### À faire:
Recopiez mot pour mot les lignes ci-dessous, de la toute première jusqu'à celle qui contient "417H156L164 434H205V417H214V393H205L197 377H164L156", ces deux lignes comprises.

┌─ Lignes à traiter

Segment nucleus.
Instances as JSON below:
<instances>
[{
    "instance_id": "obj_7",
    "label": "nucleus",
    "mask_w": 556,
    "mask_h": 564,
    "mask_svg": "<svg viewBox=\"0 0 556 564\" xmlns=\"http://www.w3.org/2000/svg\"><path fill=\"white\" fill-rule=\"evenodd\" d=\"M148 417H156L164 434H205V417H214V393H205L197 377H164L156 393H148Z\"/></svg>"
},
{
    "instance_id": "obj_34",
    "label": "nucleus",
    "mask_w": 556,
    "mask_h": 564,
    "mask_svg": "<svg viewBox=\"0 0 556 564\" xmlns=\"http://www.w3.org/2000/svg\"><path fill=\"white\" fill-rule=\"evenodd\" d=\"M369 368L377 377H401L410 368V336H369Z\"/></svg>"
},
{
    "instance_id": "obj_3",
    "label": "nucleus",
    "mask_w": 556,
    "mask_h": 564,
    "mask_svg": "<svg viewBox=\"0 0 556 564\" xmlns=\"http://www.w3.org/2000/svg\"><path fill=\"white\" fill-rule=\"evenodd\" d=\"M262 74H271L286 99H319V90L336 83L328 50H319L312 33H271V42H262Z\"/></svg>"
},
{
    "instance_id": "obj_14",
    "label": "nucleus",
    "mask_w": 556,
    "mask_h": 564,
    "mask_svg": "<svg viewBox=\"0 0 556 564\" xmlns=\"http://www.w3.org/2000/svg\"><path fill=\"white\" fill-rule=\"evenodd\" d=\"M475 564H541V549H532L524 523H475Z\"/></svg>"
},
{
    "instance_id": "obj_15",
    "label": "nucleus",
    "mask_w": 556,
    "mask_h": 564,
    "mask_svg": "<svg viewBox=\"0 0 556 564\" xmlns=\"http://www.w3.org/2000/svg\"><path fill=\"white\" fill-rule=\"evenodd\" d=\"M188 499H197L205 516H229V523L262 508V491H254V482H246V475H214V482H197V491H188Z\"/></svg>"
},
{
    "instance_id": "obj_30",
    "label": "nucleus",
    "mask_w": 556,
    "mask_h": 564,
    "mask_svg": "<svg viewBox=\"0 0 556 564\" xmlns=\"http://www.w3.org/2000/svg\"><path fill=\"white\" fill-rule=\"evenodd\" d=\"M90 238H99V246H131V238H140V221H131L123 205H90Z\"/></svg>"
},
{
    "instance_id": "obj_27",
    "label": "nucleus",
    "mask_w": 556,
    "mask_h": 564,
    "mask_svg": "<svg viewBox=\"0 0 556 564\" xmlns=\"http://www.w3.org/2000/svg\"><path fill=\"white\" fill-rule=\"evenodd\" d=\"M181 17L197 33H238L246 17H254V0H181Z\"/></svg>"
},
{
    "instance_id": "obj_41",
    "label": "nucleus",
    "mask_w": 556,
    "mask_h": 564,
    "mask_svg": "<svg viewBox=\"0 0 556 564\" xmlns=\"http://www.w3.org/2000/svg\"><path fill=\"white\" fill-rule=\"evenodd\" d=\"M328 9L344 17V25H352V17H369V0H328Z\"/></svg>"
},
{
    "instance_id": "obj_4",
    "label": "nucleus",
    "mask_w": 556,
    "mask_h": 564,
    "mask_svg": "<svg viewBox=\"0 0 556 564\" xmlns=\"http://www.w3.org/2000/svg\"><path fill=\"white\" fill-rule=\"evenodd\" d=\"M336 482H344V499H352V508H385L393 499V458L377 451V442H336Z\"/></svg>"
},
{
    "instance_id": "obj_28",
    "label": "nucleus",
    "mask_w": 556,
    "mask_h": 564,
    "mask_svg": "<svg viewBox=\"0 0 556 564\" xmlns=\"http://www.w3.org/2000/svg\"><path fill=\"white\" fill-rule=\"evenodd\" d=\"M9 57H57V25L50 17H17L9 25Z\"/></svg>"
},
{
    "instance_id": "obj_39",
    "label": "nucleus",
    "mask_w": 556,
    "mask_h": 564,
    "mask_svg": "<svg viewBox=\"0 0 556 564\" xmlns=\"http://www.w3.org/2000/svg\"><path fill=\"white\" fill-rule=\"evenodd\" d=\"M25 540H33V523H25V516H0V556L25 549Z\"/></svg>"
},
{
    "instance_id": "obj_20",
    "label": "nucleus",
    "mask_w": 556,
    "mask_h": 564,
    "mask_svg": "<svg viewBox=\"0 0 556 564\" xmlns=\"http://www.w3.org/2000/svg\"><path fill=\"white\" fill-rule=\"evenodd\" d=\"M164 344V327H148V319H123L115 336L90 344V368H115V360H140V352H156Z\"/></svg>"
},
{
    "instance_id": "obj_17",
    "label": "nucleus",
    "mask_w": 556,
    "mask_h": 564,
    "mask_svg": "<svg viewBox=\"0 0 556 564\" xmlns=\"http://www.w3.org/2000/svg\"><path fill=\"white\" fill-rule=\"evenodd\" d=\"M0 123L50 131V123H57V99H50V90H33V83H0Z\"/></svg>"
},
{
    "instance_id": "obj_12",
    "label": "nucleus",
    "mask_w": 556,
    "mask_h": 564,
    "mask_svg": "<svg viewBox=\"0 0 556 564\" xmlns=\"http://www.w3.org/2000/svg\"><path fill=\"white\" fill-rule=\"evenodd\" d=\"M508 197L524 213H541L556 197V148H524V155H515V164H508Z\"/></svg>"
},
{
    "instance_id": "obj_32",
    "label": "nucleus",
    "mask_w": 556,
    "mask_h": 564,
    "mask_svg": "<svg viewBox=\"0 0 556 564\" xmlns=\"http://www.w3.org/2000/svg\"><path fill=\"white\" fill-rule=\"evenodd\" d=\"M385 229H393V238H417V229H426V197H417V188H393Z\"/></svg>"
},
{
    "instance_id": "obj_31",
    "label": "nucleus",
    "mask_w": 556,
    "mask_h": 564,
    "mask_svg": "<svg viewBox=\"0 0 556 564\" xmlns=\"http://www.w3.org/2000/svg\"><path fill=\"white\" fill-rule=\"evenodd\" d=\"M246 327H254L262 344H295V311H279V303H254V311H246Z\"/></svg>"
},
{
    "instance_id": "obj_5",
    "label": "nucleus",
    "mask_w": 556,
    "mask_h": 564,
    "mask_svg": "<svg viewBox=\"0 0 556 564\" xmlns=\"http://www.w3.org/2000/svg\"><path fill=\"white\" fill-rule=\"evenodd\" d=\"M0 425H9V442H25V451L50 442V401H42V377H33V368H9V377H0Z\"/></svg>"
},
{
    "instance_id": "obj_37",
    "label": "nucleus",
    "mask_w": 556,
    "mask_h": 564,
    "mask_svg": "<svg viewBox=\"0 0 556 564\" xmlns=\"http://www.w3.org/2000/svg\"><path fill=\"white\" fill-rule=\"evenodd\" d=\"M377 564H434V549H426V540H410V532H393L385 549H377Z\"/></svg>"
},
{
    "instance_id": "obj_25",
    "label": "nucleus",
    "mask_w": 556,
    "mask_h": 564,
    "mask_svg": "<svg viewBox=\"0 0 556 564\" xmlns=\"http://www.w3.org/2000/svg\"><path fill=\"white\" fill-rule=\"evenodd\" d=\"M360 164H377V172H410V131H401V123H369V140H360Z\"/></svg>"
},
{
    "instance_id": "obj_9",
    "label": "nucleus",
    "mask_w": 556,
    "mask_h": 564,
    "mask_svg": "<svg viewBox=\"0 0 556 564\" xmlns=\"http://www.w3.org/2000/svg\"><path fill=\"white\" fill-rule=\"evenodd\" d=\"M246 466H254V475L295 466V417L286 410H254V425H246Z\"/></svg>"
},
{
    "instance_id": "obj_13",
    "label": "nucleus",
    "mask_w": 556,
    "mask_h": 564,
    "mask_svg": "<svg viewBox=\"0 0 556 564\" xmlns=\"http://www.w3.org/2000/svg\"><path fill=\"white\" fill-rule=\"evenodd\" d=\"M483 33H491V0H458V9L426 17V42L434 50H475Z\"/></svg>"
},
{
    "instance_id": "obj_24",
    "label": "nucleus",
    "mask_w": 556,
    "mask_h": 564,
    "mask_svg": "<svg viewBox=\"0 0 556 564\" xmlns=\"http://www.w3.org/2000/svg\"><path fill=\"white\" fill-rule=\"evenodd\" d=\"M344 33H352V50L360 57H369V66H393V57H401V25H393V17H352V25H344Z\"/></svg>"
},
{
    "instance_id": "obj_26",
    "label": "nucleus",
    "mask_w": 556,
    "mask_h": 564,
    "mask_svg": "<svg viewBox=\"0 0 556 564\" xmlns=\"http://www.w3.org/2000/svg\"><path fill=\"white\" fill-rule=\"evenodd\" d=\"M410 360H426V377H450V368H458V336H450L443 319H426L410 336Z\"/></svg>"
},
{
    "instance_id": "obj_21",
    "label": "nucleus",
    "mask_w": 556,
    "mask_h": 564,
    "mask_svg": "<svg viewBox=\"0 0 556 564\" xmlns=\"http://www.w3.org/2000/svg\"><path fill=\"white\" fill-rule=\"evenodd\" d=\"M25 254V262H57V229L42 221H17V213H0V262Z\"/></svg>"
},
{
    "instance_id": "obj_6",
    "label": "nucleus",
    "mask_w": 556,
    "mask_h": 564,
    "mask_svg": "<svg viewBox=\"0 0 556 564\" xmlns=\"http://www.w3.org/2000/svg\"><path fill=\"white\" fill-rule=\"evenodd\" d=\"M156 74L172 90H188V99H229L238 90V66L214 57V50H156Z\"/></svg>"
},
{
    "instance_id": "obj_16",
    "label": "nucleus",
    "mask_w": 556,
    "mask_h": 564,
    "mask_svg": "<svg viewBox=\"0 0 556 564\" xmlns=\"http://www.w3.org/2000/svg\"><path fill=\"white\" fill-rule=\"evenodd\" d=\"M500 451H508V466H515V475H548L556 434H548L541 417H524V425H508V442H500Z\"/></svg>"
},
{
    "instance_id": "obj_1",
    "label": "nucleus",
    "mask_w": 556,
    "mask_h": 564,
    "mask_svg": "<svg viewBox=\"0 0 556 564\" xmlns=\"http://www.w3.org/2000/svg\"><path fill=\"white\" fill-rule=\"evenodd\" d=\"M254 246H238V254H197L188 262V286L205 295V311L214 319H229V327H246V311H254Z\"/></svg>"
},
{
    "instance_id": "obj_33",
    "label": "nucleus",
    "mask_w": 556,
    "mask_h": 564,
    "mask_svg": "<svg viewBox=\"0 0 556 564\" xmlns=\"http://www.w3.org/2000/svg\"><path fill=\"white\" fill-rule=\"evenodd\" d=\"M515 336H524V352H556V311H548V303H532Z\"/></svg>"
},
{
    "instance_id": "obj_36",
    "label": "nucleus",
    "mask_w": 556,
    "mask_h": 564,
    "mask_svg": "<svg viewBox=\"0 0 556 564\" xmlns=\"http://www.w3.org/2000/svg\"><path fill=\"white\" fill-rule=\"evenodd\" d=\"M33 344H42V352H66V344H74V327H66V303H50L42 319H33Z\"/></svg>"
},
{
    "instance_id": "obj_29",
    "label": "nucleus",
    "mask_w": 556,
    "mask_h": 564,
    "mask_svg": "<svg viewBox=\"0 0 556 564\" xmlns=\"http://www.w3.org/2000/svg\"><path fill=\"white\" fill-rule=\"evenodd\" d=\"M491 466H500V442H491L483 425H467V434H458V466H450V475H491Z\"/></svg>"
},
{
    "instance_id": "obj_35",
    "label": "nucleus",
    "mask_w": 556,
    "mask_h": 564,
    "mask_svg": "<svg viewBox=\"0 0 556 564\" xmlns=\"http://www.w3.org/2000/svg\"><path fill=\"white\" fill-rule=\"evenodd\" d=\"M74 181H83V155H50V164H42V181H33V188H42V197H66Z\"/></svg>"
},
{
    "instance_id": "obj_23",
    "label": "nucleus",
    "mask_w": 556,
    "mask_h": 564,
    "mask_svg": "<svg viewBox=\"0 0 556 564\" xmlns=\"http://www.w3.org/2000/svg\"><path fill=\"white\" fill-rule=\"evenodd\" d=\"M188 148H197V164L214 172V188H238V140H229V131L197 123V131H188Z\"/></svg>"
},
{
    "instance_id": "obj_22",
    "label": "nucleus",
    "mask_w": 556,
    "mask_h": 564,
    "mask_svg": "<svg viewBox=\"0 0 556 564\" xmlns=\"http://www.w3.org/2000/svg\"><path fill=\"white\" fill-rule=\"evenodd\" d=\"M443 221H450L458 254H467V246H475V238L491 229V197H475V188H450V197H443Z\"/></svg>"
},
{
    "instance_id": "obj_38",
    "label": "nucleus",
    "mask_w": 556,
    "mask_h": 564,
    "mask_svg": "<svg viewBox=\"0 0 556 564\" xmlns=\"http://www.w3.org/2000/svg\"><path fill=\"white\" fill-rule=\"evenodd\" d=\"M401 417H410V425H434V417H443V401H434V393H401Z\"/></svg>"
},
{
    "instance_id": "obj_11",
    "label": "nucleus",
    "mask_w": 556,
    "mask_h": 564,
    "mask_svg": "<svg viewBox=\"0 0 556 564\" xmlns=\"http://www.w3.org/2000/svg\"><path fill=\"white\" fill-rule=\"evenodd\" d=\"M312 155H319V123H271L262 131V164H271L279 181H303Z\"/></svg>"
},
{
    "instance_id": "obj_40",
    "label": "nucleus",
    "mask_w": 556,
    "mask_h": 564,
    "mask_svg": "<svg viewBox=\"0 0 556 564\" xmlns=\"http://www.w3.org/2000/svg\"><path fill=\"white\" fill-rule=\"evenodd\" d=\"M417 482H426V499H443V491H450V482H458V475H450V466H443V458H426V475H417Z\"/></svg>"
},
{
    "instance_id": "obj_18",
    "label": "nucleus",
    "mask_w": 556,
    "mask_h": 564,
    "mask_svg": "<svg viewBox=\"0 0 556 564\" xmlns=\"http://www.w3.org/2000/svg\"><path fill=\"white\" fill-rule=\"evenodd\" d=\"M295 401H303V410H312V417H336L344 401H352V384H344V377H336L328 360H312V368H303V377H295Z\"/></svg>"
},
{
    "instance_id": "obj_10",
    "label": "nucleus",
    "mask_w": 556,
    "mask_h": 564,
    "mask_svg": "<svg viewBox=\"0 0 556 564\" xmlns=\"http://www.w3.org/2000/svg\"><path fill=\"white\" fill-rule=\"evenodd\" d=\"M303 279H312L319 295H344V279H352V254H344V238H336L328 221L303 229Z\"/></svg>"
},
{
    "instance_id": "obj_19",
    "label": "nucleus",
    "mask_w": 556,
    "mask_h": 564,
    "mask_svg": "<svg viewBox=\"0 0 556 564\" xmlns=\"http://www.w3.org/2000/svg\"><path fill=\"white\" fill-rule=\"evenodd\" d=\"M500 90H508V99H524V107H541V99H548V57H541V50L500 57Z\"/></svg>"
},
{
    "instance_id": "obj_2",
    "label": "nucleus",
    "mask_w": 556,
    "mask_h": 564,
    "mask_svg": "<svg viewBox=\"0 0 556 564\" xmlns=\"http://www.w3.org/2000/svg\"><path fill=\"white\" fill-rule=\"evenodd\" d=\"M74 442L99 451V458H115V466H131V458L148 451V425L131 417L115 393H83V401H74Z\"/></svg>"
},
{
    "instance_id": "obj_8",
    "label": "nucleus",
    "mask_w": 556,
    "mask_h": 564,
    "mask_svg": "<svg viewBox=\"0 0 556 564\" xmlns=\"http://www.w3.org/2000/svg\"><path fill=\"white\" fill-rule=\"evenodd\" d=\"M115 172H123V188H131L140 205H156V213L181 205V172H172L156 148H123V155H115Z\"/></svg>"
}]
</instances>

└─

### Réponse:
Segment nucleus.
Instances as JSON below:
<instances>
[{
    "instance_id": "obj_7",
    "label": "nucleus",
    "mask_w": 556,
    "mask_h": 564,
    "mask_svg": "<svg viewBox=\"0 0 556 564\" xmlns=\"http://www.w3.org/2000/svg\"><path fill=\"white\" fill-rule=\"evenodd\" d=\"M148 417H156L164 434H205V417H214V393H205L197 377H164L156 393H148Z\"/></svg>"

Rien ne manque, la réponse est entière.